Not a lady obviously but I wouldn't consider this a gender specific question.

You only delete your text messages for ONE reason. So no one else can read them.

She's hiding something, whether its a surprise b-day party or nude photos is up for speculation.


----------



## GusPolinski (Jan 21, 2014)

Something doesn't add up.

I'd advise him to run data recovery against the phone.


----------



## Ursula (Dec 2, 2016)

MrsHolland said:


> What other women do is irrelevant, we are not clones of each other.
> 
> But for the hell of it, I periodically go through my phone and delete voice mail and old txts. Nothing anyone needs to get paranoid over, just like to keep the phone tidy.


^^ This. My cell only holds 3 voicemails at a time, so those get deleted regularly. As for texts, I like to stay organized, and I regularly go through those as well, and turf entire conversations. The ones that I tend to keep are business-related in case I ever need to refer back to them.


----------



## ResignedWife (Jan 20, 2017)

I have an older phone and am running out of space (despite having a memory card to store photos and videos), so I go through and delete old text threads twice a year - however, I keep the ones to/from people that I text with regularly.


----------



## Primrose (Mar 4, 2015)

I do not, but my sister does. Trust me; there is zero infidelity on her part. She's just a very Type A kind of person and anything resembling clutter gives her anxiety. It's ridiculous that there is an automatic assumption that deleted texts = something shady. Unless there is extenuating behavior that leads to further suspicion, I wouldn't think anything of it. In fact, someone who deletes just certain conversations would lead me to be more skeptical than someone who clears out their device completely.


----------



## googoodoll (Mar 6, 2016)

If I were deleting text messages to cover something up, I would only delete the ones that would raise suspicion. Deleting all of them sounds silly in that case and not like she would have something to hide.


----------



## Phil Anders (Jun 24, 2015)

If you want to free up flash memory on a phone, going after texts and e-mails is a waste of time. Photos, video, music/audio, and unneeded apps take up far more space. Text files are small & very compressible.


----------



## Anon Pink (Jan 17, 2013)

I generally do a complete delete every once in a while because there's no sense in clogging up my cell with conversation threads that go on and on for a year! It's just silly that message threads just keep going on and on and on.

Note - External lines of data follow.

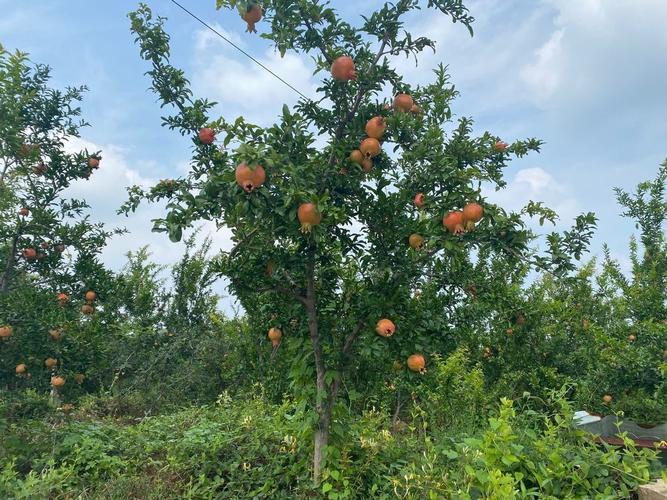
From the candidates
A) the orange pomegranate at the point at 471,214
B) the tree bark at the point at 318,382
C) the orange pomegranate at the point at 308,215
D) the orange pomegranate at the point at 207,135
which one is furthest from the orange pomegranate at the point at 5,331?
the orange pomegranate at the point at 471,214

Does your friend have any other suspicious behavior from his wife? Deleted messages alone is completely meaningless.


----------



## Middle of Everything (Feb 19, 2012)

arbitrator said:


> *
> 
> Only nasty, perverted limericks are for texting!*


Arent those some of the best kind of limericks though?


----------



## Rocky Mountain Yeti (Apr 23, 2017)

Junior (17yo) once got a hold of my phone and saw a rather risque exchange...between my wife and I. Still grossed him out pretty good. Hopefully it'll be cool and he'll remember that when he's 52 and keeping his marriage fresh, but it was something of an awkward moment. 

That episode aside, I'm also one who doesn't like digital clutter any more than I like physical clutter. 

There are plenty of reasons to delete which have nothing to do with keeping secrets.


----------



## FeministInPink (Sep 13, 2012)

I have nothing new to add that hasn't already been said, but just to weigh in...

I'm one of those people that keeps text messages from friends and family, because I'm sentimental (and sometimes I like to go re-read those risque exchanges between my partner and I!), but I go in regularly and delete texts like weather alerts, prescription reminders, etc. But some people regularly delete EVERYTHING.

Unless she's doing other things that are suspicious, I doubt this is anything to be worried about. And if she really loved the poem, she may have saved it elsewhere. That's what I do with important stuff when I receive it via text... it immediately gets saved elsewhere. If she's the super organized type that regularly deletes all her texts, I would bet that she saved the poem somewhere safer than in a text exchange.


----------



## arbitrator (Feb 13, 2012)

Middle of Everything said:


> Arent those some of the best kind of limericks though?


*But I've never set them to calligraphy yet!

I dunno! It might be a lot of fun!!*


----------



## lucy999 (Sep 28, 2014)

The only time I delete texts is when I complain my phone is acting wonky and my BF says, schyeah, you have 4,925 texts! Time to delete.


----------



## Lostme (Nov 14, 2014)

I do and delete pics too, I do not like clutter on my phone. But I don't have a password on it either, I'm the same with emails and FB messages.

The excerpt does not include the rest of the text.